Reading community, school leaders unite for safe back-to-school

Community, school leaders unite for safe back-to-school

READING, Pa. - Students heading to and from their first day of school on Monday were greeted by school administrators, community leaders and other groups standing outside of the Reading Intermediate High School, also called the "Citadel."

The two-week effort, titled the "CHAMPS" initiative, is meant to spread positivity throughout the community, in addition to preventing any sort of crime or issues around the school, located in the 200 block of North 12th Street.

"It was just a great opportunity to just let the kids know that we're here, we believe in them, we support them... it's a way for the kids to feel really good about the first day of school," said Michael Toledo, executive director of the Hispanic Center.
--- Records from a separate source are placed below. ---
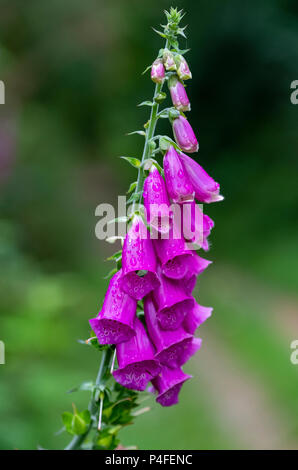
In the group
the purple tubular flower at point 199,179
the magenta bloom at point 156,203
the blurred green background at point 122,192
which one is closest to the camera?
the magenta bloom at point 156,203

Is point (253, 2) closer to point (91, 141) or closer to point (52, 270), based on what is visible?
point (91, 141)

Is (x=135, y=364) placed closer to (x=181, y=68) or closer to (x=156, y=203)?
(x=156, y=203)

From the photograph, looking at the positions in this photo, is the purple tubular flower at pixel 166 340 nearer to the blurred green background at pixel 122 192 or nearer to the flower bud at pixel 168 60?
the flower bud at pixel 168 60

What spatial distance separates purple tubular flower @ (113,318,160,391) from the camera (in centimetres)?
161

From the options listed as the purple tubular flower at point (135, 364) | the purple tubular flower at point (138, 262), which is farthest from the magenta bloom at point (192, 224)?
the purple tubular flower at point (135, 364)

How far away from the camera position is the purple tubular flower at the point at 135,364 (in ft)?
5.27

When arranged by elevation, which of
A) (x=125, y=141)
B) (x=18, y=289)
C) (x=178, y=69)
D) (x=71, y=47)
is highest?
(x=71, y=47)

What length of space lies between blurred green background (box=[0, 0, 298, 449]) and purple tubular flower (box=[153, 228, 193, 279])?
2452 mm

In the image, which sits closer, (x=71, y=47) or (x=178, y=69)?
(x=178, y=69)

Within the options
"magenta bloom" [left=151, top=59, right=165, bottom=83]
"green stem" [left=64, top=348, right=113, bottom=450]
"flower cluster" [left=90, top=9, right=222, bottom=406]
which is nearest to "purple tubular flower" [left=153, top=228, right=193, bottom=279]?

Toledo is among a long list of volunteers taking part in the initiative, which as of now, is occurring during both arrival and dismissal times until Fri., Sept. 5.
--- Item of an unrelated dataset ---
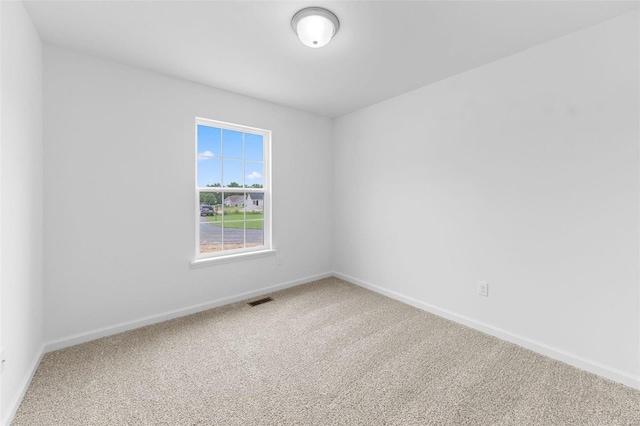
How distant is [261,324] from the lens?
2611mm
"I think when you have role models that are lining the passageways for kids to get home safely and get proper encouragement, I think it's going to be really good and it's gonna curb a lot of issues," said Chief Bill Heim, Reading Police Department.
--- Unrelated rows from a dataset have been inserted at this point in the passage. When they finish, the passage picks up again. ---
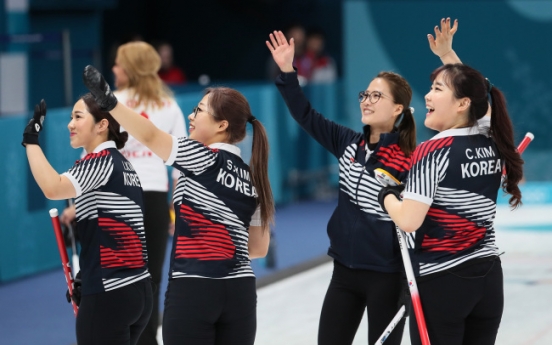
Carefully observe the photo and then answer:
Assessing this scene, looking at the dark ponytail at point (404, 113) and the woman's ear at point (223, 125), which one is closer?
the woman's ear at point (223, 125)

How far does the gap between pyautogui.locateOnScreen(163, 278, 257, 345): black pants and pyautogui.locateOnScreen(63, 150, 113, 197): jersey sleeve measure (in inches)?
21.7

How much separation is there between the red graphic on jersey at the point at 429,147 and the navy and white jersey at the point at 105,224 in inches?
48.2

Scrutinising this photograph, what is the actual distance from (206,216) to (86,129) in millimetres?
816

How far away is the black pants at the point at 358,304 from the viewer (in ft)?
14.1

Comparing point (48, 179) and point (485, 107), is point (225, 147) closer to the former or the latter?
point (48, 179)

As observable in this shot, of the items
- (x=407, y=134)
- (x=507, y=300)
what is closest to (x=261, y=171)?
(x=407, y=134)

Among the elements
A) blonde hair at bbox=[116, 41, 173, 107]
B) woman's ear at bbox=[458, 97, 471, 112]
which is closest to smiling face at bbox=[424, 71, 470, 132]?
woman's ear at bbox=[458, 97, 471, 112]

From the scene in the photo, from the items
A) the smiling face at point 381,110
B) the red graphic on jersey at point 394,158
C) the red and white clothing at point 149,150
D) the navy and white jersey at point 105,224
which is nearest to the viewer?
the navy and white jersey at point 105,224

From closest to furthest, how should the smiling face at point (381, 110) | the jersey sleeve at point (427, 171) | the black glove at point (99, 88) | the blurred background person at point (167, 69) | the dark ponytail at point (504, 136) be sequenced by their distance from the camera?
the black glove at point (99, 88)
the jersey sleeve at point (427, 171)
the dark ponytail at point (504, 136)
the smiling face at point (381, 110)
the blurred background person at point (167, 69)

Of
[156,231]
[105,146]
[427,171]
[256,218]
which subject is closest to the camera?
[427,171]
Organizers hope that the initiative will eliminate past troubles involving some of the city's youth, from violent after-school brawls caught on-camera, to in-school weapons charges.

"If we can mitigate any type of risk or anything happening, that's what we wanna do here. We wanna support the kids, support the district, support the administration. We're here to change the narrative of the school district here in the city of Reading," said Toledo, a former Reading High School student.

The initiative comes as good news to local parents with children in the school.

"That [makes] me feel comfortable, made me sure that my kid [is] gonna be going back and forth to school, gonna be safe," said Olga Cuevas.

City resident Rickie Miller is also pleased to hear about the program.

"That would be perfect. There's a lot of kids here, a lot," said Miller. "That sounds like a real good idea. I hope it does work. I hope it does."

According to Reading School District spokeswoman Kristin Boyd, the idea was pitched during a recent meeting held between school administrators and community partners.

While the effort is so far only scheduled to span over the first two weeks of school, Boyd said the district is interested in extending it beyond that timetable in some way. 

Other volunteering groups currently involved include the United Way of Berks County, Olivet Boys and Girls Club, and the Reading Fightin Phils.